Aber selbst wenn ich ein 45-Minuten-Programm für Solo-Bratsche parat gehabt hätte, seien wir ganz ehrlich, wäre es wohl eher ein sehr langweiliges Programm geworden. Spontan kam ich dann auf die Idee, dass ich meine Puppe Maximilian mitnehme und zwischendurch zur Abwechslung die Puppe das erzählen lasse, was normalerweise ich oder mein Pianist sonst moderiert hätten. (Maximilian war meine allererste Puppe mit der ich die Spieltechnik der Klappmaulpuppen geübt habe.)

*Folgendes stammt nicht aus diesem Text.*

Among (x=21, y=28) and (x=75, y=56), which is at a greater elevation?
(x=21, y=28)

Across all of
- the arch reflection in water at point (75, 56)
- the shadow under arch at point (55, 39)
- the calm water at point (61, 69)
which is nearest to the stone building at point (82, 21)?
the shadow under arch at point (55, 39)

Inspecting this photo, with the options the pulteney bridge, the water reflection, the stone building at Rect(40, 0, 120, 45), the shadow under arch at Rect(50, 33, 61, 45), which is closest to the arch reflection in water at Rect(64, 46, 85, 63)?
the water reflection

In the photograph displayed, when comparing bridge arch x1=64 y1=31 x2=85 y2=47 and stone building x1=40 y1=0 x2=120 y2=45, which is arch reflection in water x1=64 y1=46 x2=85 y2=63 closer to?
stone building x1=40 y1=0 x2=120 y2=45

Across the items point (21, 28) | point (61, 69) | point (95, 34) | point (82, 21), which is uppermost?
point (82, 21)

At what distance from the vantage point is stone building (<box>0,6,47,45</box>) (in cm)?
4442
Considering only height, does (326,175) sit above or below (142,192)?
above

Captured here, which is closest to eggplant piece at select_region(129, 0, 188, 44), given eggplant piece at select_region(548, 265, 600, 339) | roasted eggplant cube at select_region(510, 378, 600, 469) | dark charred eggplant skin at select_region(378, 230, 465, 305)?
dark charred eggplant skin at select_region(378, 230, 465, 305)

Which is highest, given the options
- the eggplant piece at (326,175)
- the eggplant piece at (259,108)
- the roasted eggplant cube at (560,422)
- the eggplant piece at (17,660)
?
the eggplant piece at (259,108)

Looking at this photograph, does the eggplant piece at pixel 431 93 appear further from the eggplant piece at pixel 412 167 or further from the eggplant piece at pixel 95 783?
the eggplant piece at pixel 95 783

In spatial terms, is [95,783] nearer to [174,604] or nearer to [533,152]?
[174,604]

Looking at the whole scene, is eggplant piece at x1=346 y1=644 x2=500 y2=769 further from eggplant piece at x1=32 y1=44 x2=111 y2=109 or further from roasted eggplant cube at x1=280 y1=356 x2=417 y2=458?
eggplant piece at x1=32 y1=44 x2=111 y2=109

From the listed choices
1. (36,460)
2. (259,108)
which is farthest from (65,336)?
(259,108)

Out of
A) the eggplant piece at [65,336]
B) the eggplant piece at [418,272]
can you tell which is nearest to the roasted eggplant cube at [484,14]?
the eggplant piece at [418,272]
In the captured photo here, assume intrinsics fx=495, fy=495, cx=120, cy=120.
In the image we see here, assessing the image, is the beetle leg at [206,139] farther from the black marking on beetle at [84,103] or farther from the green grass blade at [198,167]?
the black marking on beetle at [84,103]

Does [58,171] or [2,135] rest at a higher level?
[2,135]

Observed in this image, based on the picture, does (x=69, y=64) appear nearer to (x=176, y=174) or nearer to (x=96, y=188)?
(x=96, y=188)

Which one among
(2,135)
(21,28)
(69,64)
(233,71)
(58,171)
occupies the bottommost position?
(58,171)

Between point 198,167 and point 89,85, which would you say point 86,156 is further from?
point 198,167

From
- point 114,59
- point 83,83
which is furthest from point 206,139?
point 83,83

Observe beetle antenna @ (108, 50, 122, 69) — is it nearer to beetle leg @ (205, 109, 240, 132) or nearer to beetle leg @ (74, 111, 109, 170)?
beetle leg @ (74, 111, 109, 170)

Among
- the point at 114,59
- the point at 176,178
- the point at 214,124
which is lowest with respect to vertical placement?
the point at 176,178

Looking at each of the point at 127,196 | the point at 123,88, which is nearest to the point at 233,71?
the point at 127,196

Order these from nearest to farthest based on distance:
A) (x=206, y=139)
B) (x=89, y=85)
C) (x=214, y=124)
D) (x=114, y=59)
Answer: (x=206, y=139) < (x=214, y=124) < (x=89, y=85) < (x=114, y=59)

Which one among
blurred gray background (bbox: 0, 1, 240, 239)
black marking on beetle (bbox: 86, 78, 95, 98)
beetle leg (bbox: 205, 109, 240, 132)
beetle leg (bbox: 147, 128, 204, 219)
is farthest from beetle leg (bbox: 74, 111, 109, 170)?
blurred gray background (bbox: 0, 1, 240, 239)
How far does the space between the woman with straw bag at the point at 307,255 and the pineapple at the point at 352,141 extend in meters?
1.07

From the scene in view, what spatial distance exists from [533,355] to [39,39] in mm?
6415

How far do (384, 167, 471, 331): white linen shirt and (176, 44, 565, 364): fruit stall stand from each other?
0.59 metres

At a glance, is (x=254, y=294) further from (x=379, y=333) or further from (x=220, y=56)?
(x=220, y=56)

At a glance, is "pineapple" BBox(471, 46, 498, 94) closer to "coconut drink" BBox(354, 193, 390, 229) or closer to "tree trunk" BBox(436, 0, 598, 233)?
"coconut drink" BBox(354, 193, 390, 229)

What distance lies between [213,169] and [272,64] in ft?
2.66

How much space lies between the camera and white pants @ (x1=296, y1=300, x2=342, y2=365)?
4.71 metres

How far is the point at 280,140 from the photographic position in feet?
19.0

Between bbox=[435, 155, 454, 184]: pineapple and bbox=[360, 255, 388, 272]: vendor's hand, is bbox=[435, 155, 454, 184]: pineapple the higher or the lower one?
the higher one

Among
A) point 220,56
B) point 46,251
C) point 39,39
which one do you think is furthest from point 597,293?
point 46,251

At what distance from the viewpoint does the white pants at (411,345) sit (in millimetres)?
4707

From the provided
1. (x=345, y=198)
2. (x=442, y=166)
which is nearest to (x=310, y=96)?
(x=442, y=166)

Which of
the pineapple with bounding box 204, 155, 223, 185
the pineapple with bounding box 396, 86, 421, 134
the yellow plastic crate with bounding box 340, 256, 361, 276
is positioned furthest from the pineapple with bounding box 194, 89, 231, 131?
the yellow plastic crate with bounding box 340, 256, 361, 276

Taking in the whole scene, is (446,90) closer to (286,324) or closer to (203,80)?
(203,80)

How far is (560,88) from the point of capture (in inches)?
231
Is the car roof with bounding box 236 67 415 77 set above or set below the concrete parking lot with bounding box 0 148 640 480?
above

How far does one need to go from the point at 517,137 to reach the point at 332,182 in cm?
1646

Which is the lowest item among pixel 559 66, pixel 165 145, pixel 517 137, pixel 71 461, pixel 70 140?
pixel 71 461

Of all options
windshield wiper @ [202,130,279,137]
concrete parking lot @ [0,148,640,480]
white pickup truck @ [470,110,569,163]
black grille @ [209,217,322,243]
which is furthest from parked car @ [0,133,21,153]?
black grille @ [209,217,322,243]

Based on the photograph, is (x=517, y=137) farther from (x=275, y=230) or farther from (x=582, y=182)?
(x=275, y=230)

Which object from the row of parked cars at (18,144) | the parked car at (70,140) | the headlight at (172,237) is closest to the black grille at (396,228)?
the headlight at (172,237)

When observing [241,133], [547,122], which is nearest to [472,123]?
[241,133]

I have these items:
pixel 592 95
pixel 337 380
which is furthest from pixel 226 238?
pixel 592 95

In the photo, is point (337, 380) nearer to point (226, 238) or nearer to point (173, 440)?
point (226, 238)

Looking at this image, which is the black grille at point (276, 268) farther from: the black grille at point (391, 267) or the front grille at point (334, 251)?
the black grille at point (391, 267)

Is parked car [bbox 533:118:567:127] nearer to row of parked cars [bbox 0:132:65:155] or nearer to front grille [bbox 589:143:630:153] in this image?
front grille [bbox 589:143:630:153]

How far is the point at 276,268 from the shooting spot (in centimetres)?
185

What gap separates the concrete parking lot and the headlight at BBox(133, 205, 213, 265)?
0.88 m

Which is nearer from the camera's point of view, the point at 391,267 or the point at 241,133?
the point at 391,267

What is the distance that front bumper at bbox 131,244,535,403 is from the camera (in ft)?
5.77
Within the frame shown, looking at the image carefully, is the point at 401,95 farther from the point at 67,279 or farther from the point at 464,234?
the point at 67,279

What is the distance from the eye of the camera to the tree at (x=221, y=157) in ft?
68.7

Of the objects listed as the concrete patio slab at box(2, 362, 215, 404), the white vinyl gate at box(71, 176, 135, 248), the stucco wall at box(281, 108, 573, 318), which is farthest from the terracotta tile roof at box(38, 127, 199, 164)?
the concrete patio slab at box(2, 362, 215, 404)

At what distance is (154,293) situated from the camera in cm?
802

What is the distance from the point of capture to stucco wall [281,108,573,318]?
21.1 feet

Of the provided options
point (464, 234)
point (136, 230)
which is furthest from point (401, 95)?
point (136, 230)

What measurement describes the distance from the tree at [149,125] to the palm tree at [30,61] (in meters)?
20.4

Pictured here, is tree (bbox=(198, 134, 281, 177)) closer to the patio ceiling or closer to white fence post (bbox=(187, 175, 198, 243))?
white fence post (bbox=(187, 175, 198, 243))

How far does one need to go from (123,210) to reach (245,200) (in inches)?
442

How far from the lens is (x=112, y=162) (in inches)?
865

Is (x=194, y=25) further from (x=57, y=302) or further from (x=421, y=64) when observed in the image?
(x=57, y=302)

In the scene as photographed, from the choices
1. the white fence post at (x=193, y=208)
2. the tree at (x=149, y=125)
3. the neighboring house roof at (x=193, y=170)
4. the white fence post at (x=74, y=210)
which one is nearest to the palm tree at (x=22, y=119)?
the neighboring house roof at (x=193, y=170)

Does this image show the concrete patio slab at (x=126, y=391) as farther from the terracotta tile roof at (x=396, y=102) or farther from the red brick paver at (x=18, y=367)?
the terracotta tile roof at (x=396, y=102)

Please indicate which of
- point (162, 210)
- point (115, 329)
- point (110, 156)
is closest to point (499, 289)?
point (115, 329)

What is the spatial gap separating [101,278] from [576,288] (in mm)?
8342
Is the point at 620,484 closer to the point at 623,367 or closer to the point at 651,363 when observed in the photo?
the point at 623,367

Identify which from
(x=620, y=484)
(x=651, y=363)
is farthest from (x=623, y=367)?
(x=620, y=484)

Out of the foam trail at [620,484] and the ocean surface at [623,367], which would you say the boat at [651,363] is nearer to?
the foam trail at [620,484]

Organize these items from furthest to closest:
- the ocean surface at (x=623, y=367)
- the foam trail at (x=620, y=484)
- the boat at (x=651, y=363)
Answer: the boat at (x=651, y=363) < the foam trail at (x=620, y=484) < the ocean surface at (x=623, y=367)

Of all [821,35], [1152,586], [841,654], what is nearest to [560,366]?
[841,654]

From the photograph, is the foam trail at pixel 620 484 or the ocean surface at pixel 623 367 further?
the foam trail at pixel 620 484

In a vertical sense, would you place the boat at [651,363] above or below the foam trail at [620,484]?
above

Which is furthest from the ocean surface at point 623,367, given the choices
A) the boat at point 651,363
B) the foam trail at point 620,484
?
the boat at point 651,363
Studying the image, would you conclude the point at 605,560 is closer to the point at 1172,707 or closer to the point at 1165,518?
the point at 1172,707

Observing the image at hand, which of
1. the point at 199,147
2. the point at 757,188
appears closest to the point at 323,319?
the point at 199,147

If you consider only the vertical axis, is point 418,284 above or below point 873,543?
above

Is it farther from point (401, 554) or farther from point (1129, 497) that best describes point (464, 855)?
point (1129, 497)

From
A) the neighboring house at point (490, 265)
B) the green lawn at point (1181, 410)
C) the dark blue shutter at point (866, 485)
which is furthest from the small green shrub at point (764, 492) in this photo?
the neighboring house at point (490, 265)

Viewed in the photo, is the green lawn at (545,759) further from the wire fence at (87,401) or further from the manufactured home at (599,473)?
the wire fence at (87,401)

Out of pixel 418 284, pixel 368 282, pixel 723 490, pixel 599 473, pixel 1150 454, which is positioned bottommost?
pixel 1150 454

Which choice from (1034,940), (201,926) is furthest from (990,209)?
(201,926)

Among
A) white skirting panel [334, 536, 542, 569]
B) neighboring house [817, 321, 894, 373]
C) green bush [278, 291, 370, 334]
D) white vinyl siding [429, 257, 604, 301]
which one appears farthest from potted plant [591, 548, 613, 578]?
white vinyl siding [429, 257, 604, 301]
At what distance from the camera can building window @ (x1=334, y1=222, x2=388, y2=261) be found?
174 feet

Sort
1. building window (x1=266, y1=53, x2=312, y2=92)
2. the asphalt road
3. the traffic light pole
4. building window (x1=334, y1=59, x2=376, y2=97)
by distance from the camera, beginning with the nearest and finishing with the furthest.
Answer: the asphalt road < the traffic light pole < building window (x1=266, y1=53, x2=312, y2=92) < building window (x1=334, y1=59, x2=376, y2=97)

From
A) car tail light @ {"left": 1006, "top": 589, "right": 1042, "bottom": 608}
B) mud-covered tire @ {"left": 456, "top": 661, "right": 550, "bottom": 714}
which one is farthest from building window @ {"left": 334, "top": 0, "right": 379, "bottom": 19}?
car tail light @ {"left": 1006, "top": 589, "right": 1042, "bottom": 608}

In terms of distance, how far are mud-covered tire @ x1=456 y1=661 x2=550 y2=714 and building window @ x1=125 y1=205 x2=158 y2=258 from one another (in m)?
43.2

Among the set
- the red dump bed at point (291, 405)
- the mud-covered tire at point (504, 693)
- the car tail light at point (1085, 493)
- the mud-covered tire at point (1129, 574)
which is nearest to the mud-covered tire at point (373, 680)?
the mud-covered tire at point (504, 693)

Das Programm war am Ende zwar ein bisschen kürzer als sonst, aber der Konzertraum hatte sich auf eine magische Weise verändert. Noch nie hatte ich so etwas erlebt und mich gleichzeitig noch nie so wohl auf der Bühne gefühlt.

Die Zuhörer wollten nach dem Konzert noch lange mit Maximilian über das Konzert und das Erlebte sprechen. Mich selbst (hinter der Puppe) hat dann niemand mehr direkt wahrgenommen … alle waren gebannt von der Magie der Puppe. (Und ich selbst war gerührt und begeistert über die Wirkung dieses Kuschelwesen.)

2015 gab es ein weiteres Stipendium der Alfred-Toepfer-Stiftung: das concerto21 – eine Sommerakademie für Musiker:innen, die sich mit neuartigen Konzertformaten beschäftigen wollten. Innerhalb von zwei Wochen habe ich u.a. so erleben können, dass es durchaus eine wachsende Community in der klassischen Musikszene gibt, die sich ernsthaft darüber Gedanken macht, ob und wie das „Publikum der Zukunft“ aussehen soll und erreicht werden kann. Dort habe ich dann auch erstmals das Wort Musikvermittlung gehört.

Obendrein wurde ich ermutigt, das Konzept Konzerte mit Puppenspiel weiter zu erforschen, zu experimentieren und auszuarbeiten. Die Idee, Musik und Kreativität zusammen praktizieren zu können, klang sehr verlockend! Es wurde dann in 2014 die Puppenphilharmonie Berlin gegründet und die Debüt-Konzerte gleich in der Berliner Philharmonie mit Mitgliedern der Berliner Philharmoniker sowie zwei Eseln präsentiert.

Ursprünglich hatte ich zwar vor, meine Puppen-Konzerte nur für Erwachsene, die gerne klassische Musik (zuhause oder im Auto) hören, zu konzipieren, aber sich von den traditionellen Konzerthäuser nicht eingeladen fühlen. Ich musste ziemlich schnell feststellen, dass das Wort „Puppe“ in Deutschland aber eher mit „für Kinder“ und „Kasperletheater“ gleichzusetzen ist. Somit wurde die Puppenphilharmonie dann doch ausschließlich für Kinder gebucht. Seit dieser Zeit konnte ich eine ganze Menge Erfahrung im Kinderkonzertbetrieb sammeln.

In 2016 habe ich meine erste Tochter bekommen, und habe bald feststellen müssen, dass man mit Kindern unter vier Jahren so gut wie gar nicht zum Konzert gehen kann. Laut der AGB des Konzerthaus Berlin z.B., sind Kinder unter drei Jahren vom Konzertbesuch generell ausgeschlossen. So entsprang Idee und Wunsch ein Konzerthaus nur für Kinder zu eröffnen. In 2021 – mitten in der Corona-Pandemie – eröffnete das Kleine Lotte Kinderkonzerthaus in Kreuzberg und in 2022 auch in Pankow und Reinickendorf ihre Tore.